Do your team meetings feel routine, with few questions and minimal discussion?
Do most of your team members limit feedback or suggestions to avoid risk?
Are you sensing a lack of interest in experimentation or sharing of novel ideas?
These symptoms of low team engagement can feel like harmony, which is why they may be easily missed.
Most leaders now expect more engagement from their teams as they lead through increasing complexity and uncertainty. On one hand, there is urgency to effectively meet these challenges; but on the other, it takes time to build the trust that is foundational for deeper team engagement.
The key to engagement progress is consistency – repeated positive experiences that prove speaking up leads to good outcomes, not negative consequences.
These steps help leaders act more consistently to build trust and engagement:
Lead with vulnerability:
- Share your own mistakes and what you’ve learned – it raises your authenticity
- Say “I don’t know” and invite the team to problem-solve with you
- Acknowledge when you change your mind based on others’ input
Respond constructively:
- Thank people for speaking up, before you respond to their viewpoint
- Ask curious questions to better understand, rather than immediately defending
- Focus on solving problems, not assigning blame
- Watch your tone and facial expressions – they can signal more than your words
Promote participation:
- Avoid report-outs in team meetings; instead, ask each team member to share a couple of wins and challenges, before inviting team suggestions on the challenges
- Solicit ideas for products or processes that could be improved
- Invite feedback on important decisions: “What are we missing?” or “Who sees this differently?”
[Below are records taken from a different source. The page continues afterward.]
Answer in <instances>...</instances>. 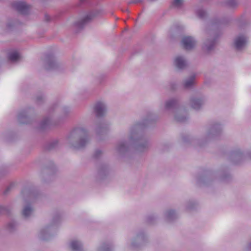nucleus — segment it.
<instances>
[{
    "instance_id": "40",
    "label": "nucleus",
    "mask_w": 251,
    "mask_h": 251,
    "mask_svg": "<svg viewBox=\"0 0 251 251\" xmlns=\"http://www.w3.org/2000/svg\"><path fill=\"white\" fill-rule=\"evenodd\" d=\"M197 181L200 185L202 184H206L207 183V178L203 177H200L197 179Z\"/></svg>"
},
{
    "instance_id": "28",
    "label": "nucleus",
    "mask_w": 251,
    "mask_h": 251,
    "mask_svg": "<svg viewBox=\"0 0 251 251\" xmlns=\"http://www.w3.org/2000/svg\"><path fill=\"white\" fill-rule=\"evenodd\" d=\"M229 20L228 18H223L221 19H214L212 22L211 26L214 27L217 25H226L229 22Z\"/></svg>"
},
{
    "instance_id": "4",
    "label": "nucleus",
    "mask_w": 251,
    "mask_h": 251,
    "mask_svg": "<svg viewBox=\"0 0 251 251\" xmlns=\"http://www.w3.org/2000/svg\"><path fill=\"white\" fill-rule=\"evenodd\" d=\"M44 67L47 71H59L62 69L61 65L57 61L54 56L51 54L46 55L44 61Z\"/></svg>"
},
{
    "instance_id": "23",
    "label": "nucleus",
    "mask_w": 251,
    "mask_h": 251,
    "mask_svg": "<svg viewBox=\"0 0 251 251\" xmlns=\"http://www.w3.org/2000/svg\"><path fill=\"white\" fill-rule=\"evenodd\" d=\"M8 58L12 63H16L20 59L19 53L16 51H12L8 53Z\"/></svg>"
},
{
    "instance_id": "51",
    "label": "nucleus",
    "mask_w": 251,
    "mask_h": 251,
    "mask_svg": "<svg viewBox=\"0 0 251 251\" xmlns=\"http://www.w3.org/2000/svg\"><path fill=\"white\" fill-rule=\"evenodd\" d=\"M248 156L250 157V158L251 159V152L249 153Z\"/></svg>"
},
{
    "instance_id": "15",
    "label": "nucleus",
    "mask_w": 251,
    "mask_h": 251,
    "mask_svg": "<svg viewBox=\"0 0 251 251\" xmlns=\"http://www.w3.org/2000/svg\"><path fill=\"white\" fill-rule=\"evenodd\" d=\"M182 46L186 50H191L196 46V41L192 36H185L181 41Z\"/></svg>"
},
{
    "instance_id": "21",
    "label": "nucleus",
    "mask_w": 251,
    "mask_h": 251,
    "mask_svg": "<svg viewBox=\"0 0 251 251\" xmlns=\"http://www.w3.org/2000/svg\"><path fill=\"white\" fill-rule=\"evenodd\" d=\"M34 211V209L30 203H26L25 204L22 211V217L25 219L29 218Z\"/></svg>"
},
{
    "instance_id": "5",
    "label": "nucleus",
    "mask_w": 251,
    "mask_h": 251,
    "mask_svg": "<svg viewBox=\"0 0 251 251\" xmlns=\"http://www.w3.org/2000/svg\"><path fill=\"white\" fill-rule=\"evenodd\" d=\"M222 131L221 125L219 123L213 122L210 125L205 135L206 141L215 139L219 136Z\"/></svg>"
},
{
    "instance_id": "1",
    "label": "nucleus",
    "mask_w": 251,
    "mask_h": 251,
    "mask_svg": "<svg viewBox=\"0 0 251 251\" xmlns=\"http://www.w3.org/2000/svg\"><path fill=\"white\" fill-rule=\"evenodd\" d=\"M157 120L156 116L149 113L143 122L132 126L129 131V143L126 141L119 142L116 147L118 154L120 156L126 155L129 151L130 145H133L136 151L140 152L147 151L151 146L149 139L142 133L144 128L153 123Z\"/></svg>"
},
{
    "instance_id": "49",
    "label": "nucleus",
    "mask_w": 251,
    "mask_h": 251,
    "mask_svg": "<svg viewBox=\"0 0 251 251\" xmlns=\"http://www.w3.org/2000/svg\"><path fill=\"white\" fill-rule=\"evenodd\" d=\"M122 10L123 11H124H124H126V12H129V10H128V9H125V10H124V9H122Z\"/></svg>"
},
{
    "instance_id": "7",
    "label": "nucleus",
    "mask_w": 251,
    "mask_h": 251,
    "mask_svg": "<svg viewBox=\"0 0 251 251\" xmlns=\"http://www.w3.org/2000/svg\"><path fill=\"white\" fill-rule=\"evenodd\" d=\"M216 40L217 37L215 35L206 38L201 46L202 51L206 53H210L215 47Z\"/></svg>"
},
{
    "instance_id": "20",
    "label": "nucleus",
    "mask_w": 251,
    "mask_h": 251,
    "mask_svg": "<svg viewBox=\"0 0 251 251\" xmlns=\"http://www.w3.org/2000/svg\"><path fill=\"white\" fill-rule=\"evenodd\" d=\"M30 109L24 110L21 111L18 115V121L20 124H27L29 123V118L28 116L29 111Z\"/></svg>"
},
{
    "instance_id": "29",
    "label": "nucleus",
    "mask_w": 251,
    "mask_h": 251,
    "mask_svg": "<svg viewBox=\"0 0 251 251\" xmlns=\"http://www.w3.org/2000/svg\"><path fill=\"white\" fill-rule=\"evenodd\" d=\"M17 224L14 221H11L9 222L6 226L7 230L10 233H13L17 230Z\"/></svg>"
},
{
    "instance_id": "50",
    "label": "nucleus",
    "mask_w": 251,
    "mask_h": 251,
    "mask_svg": "<svg viewBox=\"0 0 251 251\" xmlns=\"http://www.w3.org/2000/svg\"><path fill=\"white\" fill-rule=\"evenodd\" d=\"M86 0H80V3H84V2L86 1Z\"/></svg>"
},
{
    "instance_id": "39",
    "label": "nucleus",
    "mask_w": 251,
    "mask_h": 251,
    "mask_svg": "<svg viewBox=\"0 0 251 251\" xmlns=\"http://www.w3.org/2000/svg\"><path fill=\"white\" fill-rule=\"evenodd\" d=\"M102 154V152L101 150H96V151H95V152L93 154V157L95 159H98L101 156Z\"/></svg>"
},
{
    "instance_id": "42",
    "label": "nucleus",
    "mask_w": 251,
    "mask_h": 251,
    "mask_svg": "<svg viewBox=\"0 0 251 251\" xmlns=\"http://www.w3.org/2000/svg\"><path fill=\"white\" fill-rule=\"evenodd\" d=\"M144 0H130L127 2V4L129 5L131 4H137L143 2Z\"/></svg>"
},
{
    "instance_id": "16",
    "label": "nucleus",
    "mask_w": 251,
    "mask_h": 251,
    "mask_svg": "<svg viewBox=\"0 0 251 251\" xmlns=\"http://www.w3.org/2000/svg\"><path fill=\"white\" fill-rule=\"evenodd\" d=\"M106 111V106L102 102H97L94 107V112L97 117L103 116Z\"/></svg>"
},
{
    "instance_id": "44",
    "label": "nucleus",
    "mask_w": 251,
    "mask_h": 251,
    "mask_svg": "<svg viewBox=\"0 0 251 251\" xmlns=\"http://www.w3.org/2000/svg\"><path fill=\"white\" fill-rule=\"evenodd\" d=\"M230 178V176L229 175L227 174L225 176L222 177V179L224 181H227L229 180V178Z\"/></svg>"
},
{
    "instance_id": "18",
    "label": "nucleus",
    "mask_w": 251,
    "mask_h": 251,
    "mask_svg": "<svg viewBox=\"0 0 251 251\" xmlns=\"http://www.w3.org/2000/svg\"><path fill=\"white\" fill-rule=\"evenodd\" d=\"M93 17V15L92 13H89L81 20L75 22V26L76 28L81 29L91 21Z\"/></svg>"
},
{
    "instance_id": "31",
    "label": "nucleus",
    "mask_w": 251,
    "mask_h": 251,
    "mask_svg": "<svg viewBox=\"0 0 251 251\" xmlns=\"http://www.w3.org/2000/svg\"><path fill=\"white\" fill-rule=\"evenodd\" d=\"M99 251H112V246L110 244L103 243L99 249Z\"/></svg>"
},
{
    "instance_id": "33",
    "label": "nucleus",
    "mask_w": 251,
    "mask_h": 251,
    "mask_svg": "<svg viewBox=\"0 0 251 251\" xmlns=\"http://www.w3.org/2000/svg\"><path fill=\"white\" fill-rule=\"evenodd\" d=\"M197 16L201 19H204L207 15L206 12L203 9H199L197 10Z\"/></svg>"
},
{
    "instance_id": "19",
    "label": "nucleus",
    "mask_w": 251,
    "mask_h": 251,
    "mask_svg": "<svg viewBox=\"0 0 251 251\" xmlns=\"http://www.w3.org/2000/svg\"><path fill=\"white\" fill-rule=\"evenodd\" d=\"M174 64L176 67L180 70H183L188 65L186 59L183 56L178 55L176 57L174 60Z\"/></svg>"
},
{
    "instance_id": "47",
    "label": "nucleus",
    "mask_w": 251,
    "mask_h": 251,
    "mask_svg": "<svg viewBox=\"0 0 251 251\" xmlns=\"http://www.w3.org/2000/svg\"><path fill=\"white\" fill-rule=\"evenodd\" d=\"M45 20L46 21V22H49L50 21V17L49 15H45Z\"/></svg>"
},
{
    "instance_id": "17",
    "label": "nucleus",
    "mask_w": 251,
    "mask_h": 251,
    "mask_svg": "<svg viewBox=\"0 0 251 251\" xmlns=\"http://www.w3.org/2000/svg\"><path fill=\"white\" fill-rule=\"evenodd\" d=\"M109 123L107 122L102 121L97 124L95 131L98 135L107 133L109 129Z\"/></svg>"
},
{
    "instance_id": "32",
    "label": "nucleus",
    "mask_w": 251,
    "mask_h": 251,
    "mask_svg": "<svg viewBox=\"0 0 251 251\" xmlns=\"http://www.w3.org/2000/svg\"><path fill=\"white\" fill-rule=\"evenodd\" d=\"M21 24V23L17 20H12L9 21L7 24V26L9 29L12 28Z\"/></svg>"
},
{
    "instance_id": "38",
    "label": "nucleus",
    "mask_w": 251,
    "mask_h": 251,
    "mask_svg": "<svg viewBox=\"0 0 251 251\" xmlns=\"http://www.w3.org/2000/svg\"><path fill=\"white\" fill-rule=\"evenodd\" d=\"M45 100V97L43 94H40L36 96V101L37 104H41Z\"/></svg>"
},
{
    "instance_id": "10",
    "label": "nucleus",
    "mask_w": 251,
    "mask_h": 251,
    "mask_svg": "<svg viewBox=\"0 0 251 251\" xmlns=\"http://www.w3.org/2000/svg\"><path fill=\"white\" fill-rule=\"evenodd\" d=\"M24 200L33 201L37 197V193L33 187H25L21 192Z\"/></svg>"
},
{
    "instance_id": "12",
    "label": "nucleus",
    "mask_w": 251,
    "mask_h": 251,
    "mask_svg": "<svg viewBox=\"0 0 251 251\" xmlns=\"http://www.w3.org/2000/svg\"><path fill=\"white\" fill-rule=\"evenodd\" d=\"M248 42V37L243 34L236 37L234 40V47L237 51L242 50L246 45Z\"/></svg>"
},
{
    "instance_id": "24",
    "label": "nucleus",
    "mask_w": 251,
    "mask_h": 251,
    "mask_svg": "<svg viewBox=\"0 0 251 251\" xmlns=\"http://www.w3.org/2000/svg\"><path fill=\"white\" fill-rule=\"evenodd\" d=\"M59 145L58 140L53 139L49 141L45 145V148L46 150L51 151L56 149Z\"/></svg>"
},
{
    "instance_id": "52",
    "label": "nucleus",
    "mask_w": 251,
    "mask_h": 251,
    "mask_svg": "<svg viewBox=\"0 0 251 251\" xmlns=\"http://www.w3.org/2000/svg\"><path fill=\"white\" fill-rule=\"evenodd\" d=\"M149 0L150 1H155L156 0Z\"/></svg>"
},
{
    "instance_id": "11",
    "label": "nucleus",
    "mask_w": 251,
    "mask_h": 251,
    "mask_svg": "<svg viewBox=\"0 0 251 251\" xmlns=\"http://www.w3.org/2000/svg\"><path fill=\"white\" fill-rule=\"evenodd\" d=\"M147 238L145 234L141 232L137 234L135 238L132 241L130 248L132 250L140 248L146 243Z\"/></svg>"
},
{
    "instance_id": "2",
    "label": "nucleus",
    "mask_w": 251,
    "mask_h": 251,
    "mask_svg": "<svg viewBox=\"0 0 251 251\" xmlns=\"http://www.w3.org/2000/svg\"><path fill=\"white\" fill-rule=\"evenodd\" d=\"M89 142L87 131L82 127L74 128L67 139V144L77 150L84 148Z\"/></svg>"
},
{
    "instance_id": "22",
    "label": "nucleus",
    "mask_w": 251,
    "mask_h": 251,
    "mask_svg": "<svg viewBox=\"0 0 251 251\" xmlns=\"http://www.w3.org/2000/svg\"><path fill=\"white\" fill-rule=\"evenodd\" d=\"M70 246L73 251H84L82 243L78 240L71 241Z\"/></svg>"
},
{
    "instance_id": "14",
    "label": "nucleus",
    "mask_w": 251,
    "mask_h": 251,
    "mask_svg": "<svg viewBox=\"0 0 251 251\" xmlns=\"http://www.w3.org/2000/svg\"><path fill=\"white\" fill-rule=\"evenodd\" d=\"M245 158V155L240 149H237L231 153L229 160L234 164H238L242 161Z\"/></svg>"
},
{
    "instance_id": "9",
    "label": "nucleus",
    "mask_w": 251,
    "mask_h": 251,
    "mask_svg": "<svg viewBox=\"0 0 251 251\" xmlns=\"http://www.w3.org/2000/svg\"><path fill=\"white\" fill-rule=\"evenodd\" d=\"M59 219V216L54 217L52 220L51 226H47L42 229L40 232V238L43 240H47L50 239L51 234L50 231L53 225L56 224Z\"/></svg>"
},
{
    "instance_id": "27",
    "label": "nucleus",
    "mask_w": 251,
    "mask_h": 251,
    "mask_svg": "<svg viewBox=\"0 0 251 251\" xmlns=\"http://www.w3.org/2000/svg\"><path fill=\"white\" fill-rule=\"evenodd\" d=\"M165 219L168 222H172L177 218V215L173 210H169L165 212Z\"/></svg>"
},
{
    "instance_id": "25",
    "label": "nucleus",
    "mask_w": 251,
    "mask_h": 251,
    "mask_svg": "<svg viewBox=\"0 0 251 251\" xmlns=\"http://www.w3.org/2000/svg\"><path fill=\"white\" fill-rule=\"evenodd\" d=\"M108 172V168L106 164H102L98 168V175L100 177L102 178L105 176Z\"/></svg>"
},
{
    "instance_id": "45",
    "label": "nucleus",
    "mask_w": 251,
    "mask_h": 251,
    "mask_svg": "<svg viewBox=\"0 0 251 251\" xmlns=\"http://www.w3.org/2000/svg\"><path fill=\"white\" fill-rule=\"evenodd\" d=\"M189 138V136L188 135H185V136H182V138L183 142H186V143L188 142L187 138Z\"/></svg>"
},
{
    "instance_id": "35",
    "label": "nucleus",
    "mask_w": 251,
    "mask_h": 251,
    "mask_svg": "<svg viewBox=\"0 0 251 251\" xmlns=\"http://www.w3.org/2000/svg\"><path fill=\"white\" fill-rule=\"evenodd\" d=\"M9 172V169L7 167L0 168V178L7 175Z\"/></svg>"
},
{
    "instance_id": "37",
    "label": "nucleus",
    "mask_w": 251,
    "mask_h": 251,
    "mask_svg": "<svg viewBox=\"0 0 251 251\" xmlns=\"http://www.w3.org/2000/svg\"><path fill=\"white\" fill-rule=\"evenodd\" d=\"M196 202L193 201H189L186 205V209L188 210H191L194 209L196 206Z\"/></svg>"
},
{
    "instance_id": "30",
    "label": "nucleus",
    "mask_w": 251,
    "mask_h": 251,
    "mask_svg": "<svg viewBox=\"0 0 251 251\" xmlns=\"http://www.w3.org/2000/svg\"><path fill=\"white\" fill-rule=\"evenodd\" d=\"M225 4L230 8H235L238 5L237 0H226Z\"/></svg>"
},
{
    "instance_id": "48",
    "label": "nucleus",
    "mask_w": 251,
    "mask_h": 251,
    "mask_svg": "<svg viewBox=\"0 0 251 251\" xmlns=\"http://www.w3.org/2000/svg\"><path fill=\"white\" fill-rule=\"evenodd\" d=\"M247 249L248 251H251V241L249 243L247 247Z\"/></svg>"
},
{
    "instance_id": "43",
    "label": "nucleus",
    "mask_w": 251,
    "mask_h": 251,
    "mask_svg": "<svg viewBox=\"0 0 251 251\" xmlns=\"http://www.w3.org/2000/svg\"><path fill=\"white\" fill-rule=\"evenodd\" d=\"M63 111L65 115L66 116L67 114H68L70 112V109L68 107H63Z\"/></svg>"
},
{
    "instance_id": "3",
    "label": "nucleus",
    "mask_w": 251,
    "mask_h": 251,
    "mask_svg": "<svg viewBox=\"0 0 251 251\" xmlns=\"http://www.w3.org/2000/svg\"><path fill=\"white\" fill-rule=\"evenodd\" d=\"M165 111L174 114L175 120L179 123H184L187 120V113L185 110L179 108V101L176 99H171L165 102Z\"/></svg>"
},
{
    "instance_id": "6",
    "label": "nucleus",
    "mask_w": 251,
    "mask_h": 251,
    "mask_svg": "<svg viewBox=\"0 0 251 251\" xmlns=\"http://www.w3.org/2000/svg\"><path fill=\"white\" fill-rule=\"evenodd\" d=\"M12 7L14 10L23 15H28L30 12V5L24 1H14L12 3Z\"/></svg>"
},
{
    "instance_id": "34",
    "label": "nucleus",
    "mask_w": 251,
    "mask_h": 251,
    "mask_svg": "<svg viewBox=\"0 0 251 251\" xmlns=\"http://www.w3.org/2000/svg\"><path fill=\"white\" fill-rule=\"evenodd\" d=\"M183 0H174L172 2V5L177 8H180L183 5Z\"/></svg>"
},
{
    "instance_id": "13",
    "label": "nucleus",
    "mask_w": 251,
    "mask_h": 251,
    "mask_svg": "<svg viewBox=\"0 0 251 251\" xmlns=\"http://www.w3.org/2000/svg\"><path fill=\"white\" fill-rule=\"evenodd\" d=\"M58 123L52 119V118L50 116L45 117L43 120L40 122L38 126V128L40 130H44L52 126H56Z\"/></svg>"
},
{
    "instance_id": "8",
    "label": "nucleus",
    "mask_w": 251,
    "mask_h": 251,
    "mask_svg": "<svg viewBox=\"0 0 251 251\" xmlns=\"http://www.w3.org/2000/svg\"><path fill=\"white\" fill-rule=\"evenodd\" d=\"M206 101V98L203 96H195L190 99V106L196 110L201 109Z\"/></svg>"
},
{
    "instance_id": "26",
    "label": "nucleus",
    "mask_w": 251,
    "mask_h": 251,
    "mask_svg": "<svg viewBox=\"0 0 251 251\" xmlns=\"http://www.w3.org/2000/svg\"><path fill=\"white\" fill-rule=\"evenodd\" d=\"M195 76L192 75L187 79H186L183 82V87L185 89H188L192 88L195 83Z\"/></svg>"
},
{
    "instance_id": "46",
    "label": "nucleus",
    "mask_w": 251,
    "mask_h": 251,
    "mask_svg": "<svg viewBox=\"0 0 251 251\" xmlns=\"http://www.w3.org/2000/svg\"><path fill=\"white\" fill-rule=\"evenodd\" d=\"M11 187H12L11 186H9L8 187H7L6 188V189L3 192V193H4V195H6V194H7L8 193V192L10 191Z\"/></svg>"
},
{
    "instance_id": "36",
    "label": "nucleus",
    "mask_w": 251,
    "mask_h": 251,
    "mask_svg": "<svg viewBox=\"0 0 251 251\" xmlns=\"http://www.w3.org/2000/svg\"><path fill=\"white\" fill-rule=\"evenodd\" d=\"M10 209L9 206L0 205V214H8L10 211Z\"/></svg>"
},
{
    "instance_id": "41",
    "label": "nucleus",
    "mask_w": 251,
    "mask_h": 251,
    "mask_svg": "<svg viewBox=\"0 0 251 251\" xmlns=\"http://www.w3.org/2000/svg\"><path fill=\"white\" fill-rule=\"evenodd\" d=\"M155 219V218L154 216L152 215L149 216L147 218V222L149 224H152Z\"/></svg>"
}]
</instances>
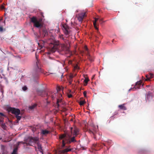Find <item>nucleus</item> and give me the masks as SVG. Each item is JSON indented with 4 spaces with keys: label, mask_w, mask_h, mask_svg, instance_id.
<instances>
[{
    "label": "nucleus",
    "mask_w": 154,
    "mask_h": 154,
    "mask_svg": "<svg viewBox=\"0 0 154 154\" xmlns=\"http://www.w3.org/2000/svg\"><path fill=\"white\" fill-rule=\"evenodd\" d=\"M42 19L39 18L38 19L35 17H33L31 18V21L33 23L34 26L38 28H40L42 26Z\"/></svg>",
    "instance_id": "5"
},
{
    "label": "nucleus",
    "mask_w": 154,
    "mask_h": 154,
    "mask_svg": "<svg viewBox=\"0 0 154 154\" xmlns=\"http://www.w3.org/2000/svg\"><path fill=\"white\" fill-rule=\"evenodd\" d=\"M38 94L42 97L45 96V95L47 97L48 96V94L47 93L45 90H40L38 91Z\"/></svg>",
    "instance_id": "13"
},
{
    "label": "nucleus",
    "mask_w": 154,
    "mask_h": 154,
    "mask_svg": "<svg viewBox=\"0 0 154 154\" xmlns=\"http://www.w3.org/2000/svg\"><path fill=\"white\" fill-rule=\"evenodd\" d=\"M74 68L75 69H79V67L78 65H76L74 66Z\"/></svg>",
    "instance_id": "32"
},
{
    "label": "nucleus",
    "mask_w": 154,
    "mask_h": 154,
    "mask_svg": "<svg viewBox=\"0 0 154 154\" xmlns=\"http://www.w3.org/2000/svg\"><path fill=\"white\" fill-rule=\"evenodd\" d=\"M76 11L77 12H78V11Z\"/></svg>",
    "instance_id": "43"
},
{
    "label": "nucleus",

- End meetings by asking “What didn’t we talk about that we should have?”
Reward courage:
- When mistakes happen, focus team conversations on learning rather than accountability
- When someone raises a concern, show them it matters by taking visible action – even if you can’t fix it immediately
- Create space for experiments where failure teaches rather than punishes
Leaders succeed when their people do.
How might these actions boost your team’s engagement?